This study was approved by the Research Ethics Board at the University of Toronto. All participants provided written informed consent prior to participation in the study.

Participants.

Forty-six American participants engaged in the experiment via Amazon's Mechanical Turk [30]; two did not complete the experiment and their data were removed from analysis for a total of 44 participants [23 male (52%), MAge  = 32 years, SD  = 11; 35 White (80%), 3 Hispanic (7%), 2 Black (5%), 1 Asian (2%), 3 Multiracial/Other (7%)]. No other participants were removed from analysis for any other reason. The self-reported party affiliation of our participants was as follows: 8 Republican (18%); 11 Democrat (25%); 7 Libertarian (16%); 1 Green (2%); 14 Independent (32%); 3 other (7%).

Stimuli.

Stimuli were borrowed from a previous study examining judgments of Americans' political party affiliation [4]. Photos consisted of 60 male and female Democrat (n = 30) and Republican (n = 30) university students from a small liberal arts college in the northeast US. Among Democrats, 15 were male and 15 were female. Among Republicans, 21 were male and 9 were female. All were Caucasian. All of the photos were digitally scanned from the portrait section of the students' senior yearbooks. The students had indicated either the Democrat or Republican student organization among their extra-curricular activities in the yearbook; however, the photos were not taken from club photos or other contexts in which the students' political affiliations would have been salient at the time of photography. Each of the images was cropped to the extremes of the head: top of hair, bottom of chin, and sides of ears. All of the images were grayscale and standardized to be of equal face height while maintaining the aspect ratio of the face. The stimuli are available upon request.

Procedure.

- **What you should do**
Repeat the portion of the methods passage from "Participants." to "3 other (7%)." word for word. The rows that come next are separate material, unrelated to the methods passage.

- **Items from a dataset**
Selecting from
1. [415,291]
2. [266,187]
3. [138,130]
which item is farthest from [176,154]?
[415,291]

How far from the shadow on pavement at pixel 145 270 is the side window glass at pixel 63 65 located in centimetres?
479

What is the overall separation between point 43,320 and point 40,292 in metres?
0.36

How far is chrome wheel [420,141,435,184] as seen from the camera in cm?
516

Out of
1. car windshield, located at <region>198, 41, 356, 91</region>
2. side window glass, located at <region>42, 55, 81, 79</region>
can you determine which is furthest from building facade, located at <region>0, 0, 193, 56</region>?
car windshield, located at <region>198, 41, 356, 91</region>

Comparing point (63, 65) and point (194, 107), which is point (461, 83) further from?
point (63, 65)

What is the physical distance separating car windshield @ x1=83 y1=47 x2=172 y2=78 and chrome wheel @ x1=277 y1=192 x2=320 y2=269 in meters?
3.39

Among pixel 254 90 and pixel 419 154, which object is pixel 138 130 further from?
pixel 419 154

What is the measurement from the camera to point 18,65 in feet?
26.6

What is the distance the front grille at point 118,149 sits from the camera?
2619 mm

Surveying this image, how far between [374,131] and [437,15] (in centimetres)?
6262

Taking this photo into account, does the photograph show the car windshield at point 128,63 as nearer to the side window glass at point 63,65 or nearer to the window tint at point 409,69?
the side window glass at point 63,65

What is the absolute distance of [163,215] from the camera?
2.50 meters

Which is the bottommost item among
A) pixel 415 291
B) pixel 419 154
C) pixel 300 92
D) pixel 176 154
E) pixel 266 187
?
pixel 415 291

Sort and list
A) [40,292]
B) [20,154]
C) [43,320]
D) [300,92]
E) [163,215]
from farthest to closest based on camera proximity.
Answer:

- **Result below**
Participants.

Forty-six American participants engaged in the experiment via Amazon's Mechanical Turk [30]; two did not complete the experiment and their data were removed from analysis for a total of 44 participants [23 male (52%), MAge  = 32 years, SD  = 11; 35 White (80%), 3 Hispanic (7%), 2 Black (5%), 1 Asian (2%), 3 Multiracial/Other (7%)]. No other participants were removed from analysis for any other reason. The self-reported party affiliation of our participants was as follows: 8 Republican (18%); 11 Democrat (25%); 7 Libertarian (16%); 1 Green (2%); 14 Independent (32%); 3 other (7%).